--- DATA PROVIDED ---

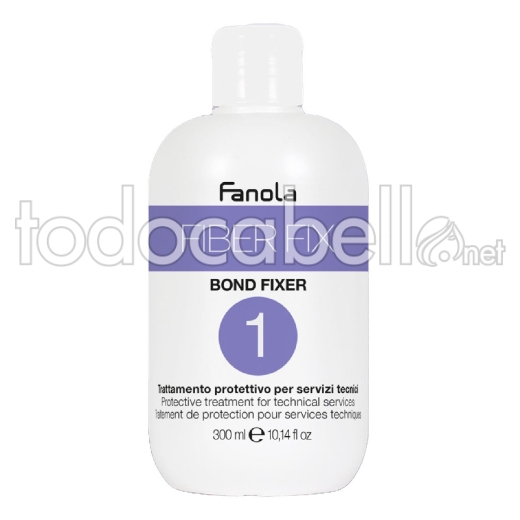 Fanola Fiber Fix Nº1  Bond Fixer Tratamiento Reconstructor 300ml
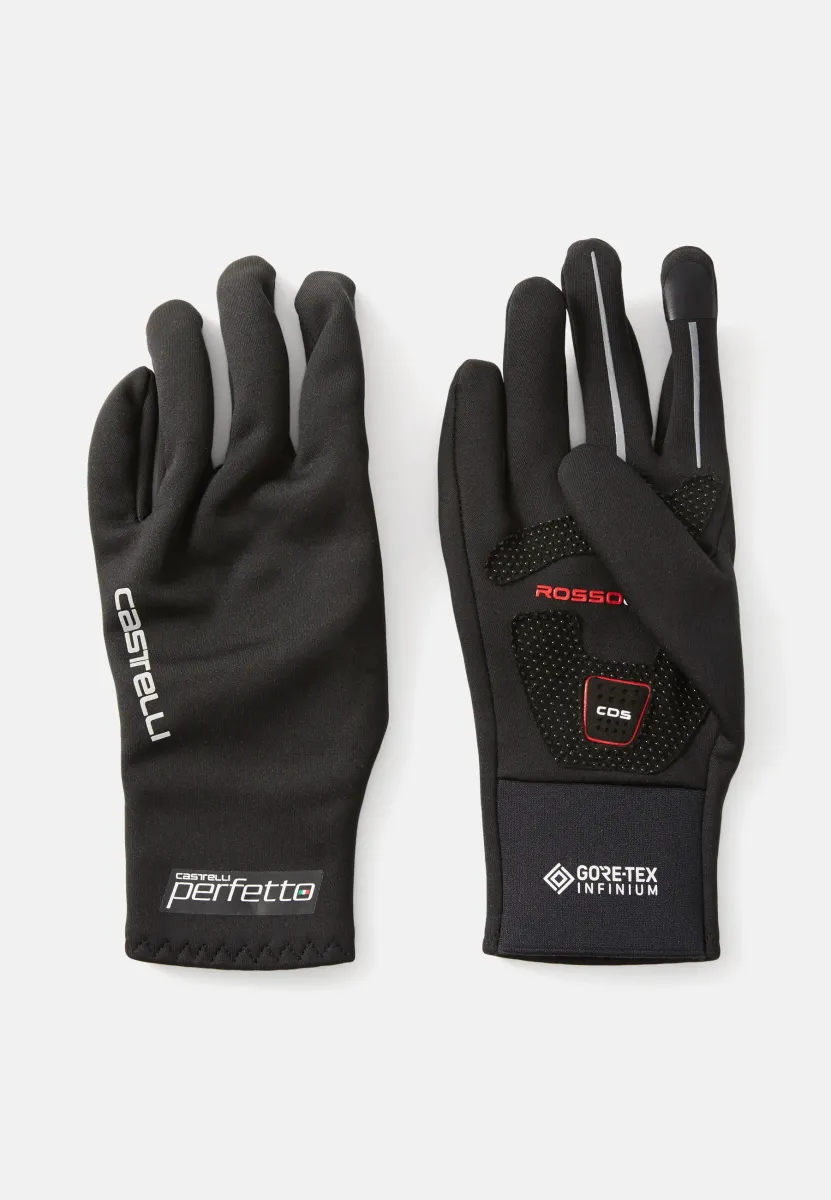 PERFETTO ROS W GLOVE - Fingerhandschuh - black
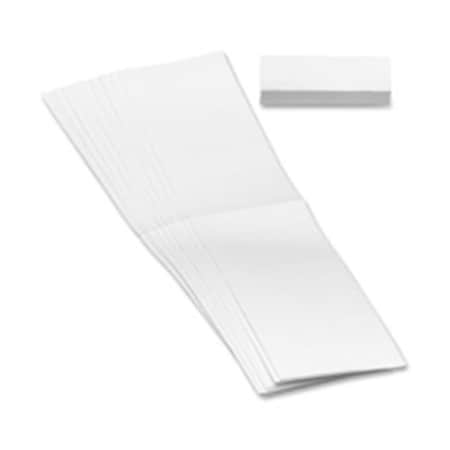 Smead Replacement Inserts- 2 in. - .2 Tab Cut- Blank- 100-PK- WE SMD68620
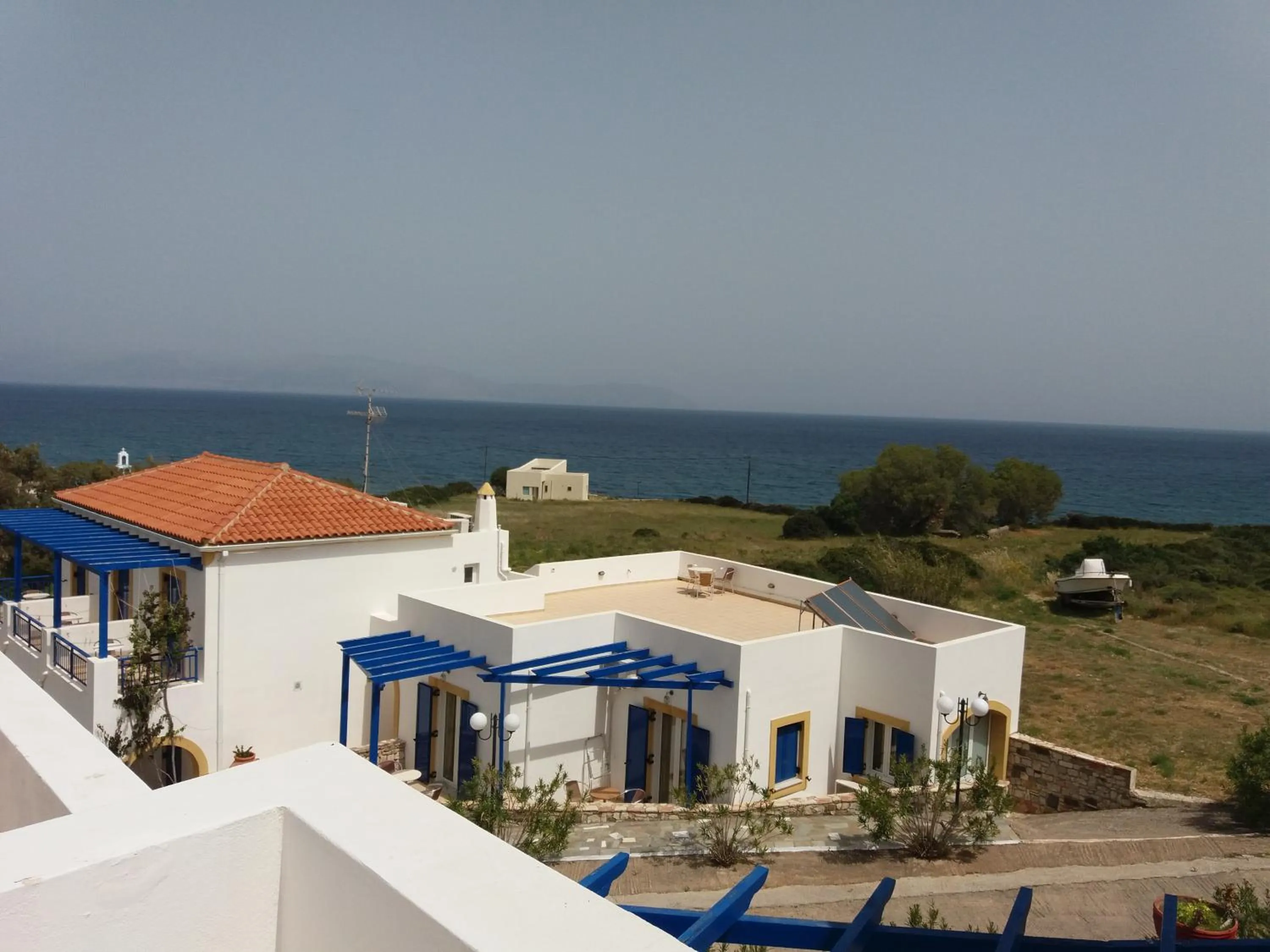 Sea view in Venardos Hotel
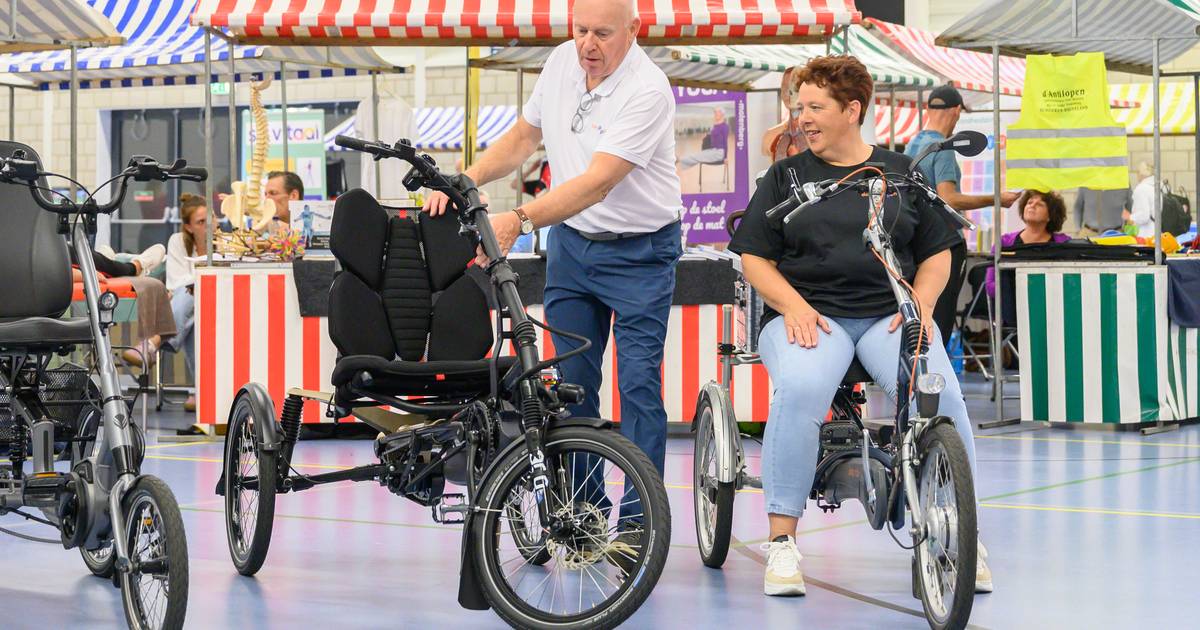 Viefheid op Vitaliteitsdag in Zierikzee: ‘Ik moet wel op mijn cholesterol letten’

---

> TASK: Print every line of the data above word for word, leaving the pictures out of your answer.

> EXERCISE OUTPUT:
 Fanola Fiber Fix Nº1  Bond Fixer Tratamiento Reconstructor 300ml
 PERFETTO ROS W GLOVE - Fingerhandschuh - black
 Smead Replacement Inserts- 2 in. - .2 Tab Cut- Blank- 100-PK- WE SMD68620
 Sea view in Venardos Hotel
 Viefheid op Vitaliteitsdag in Zierikzee: ‘Ik moet wel op mijn cholesterol letten’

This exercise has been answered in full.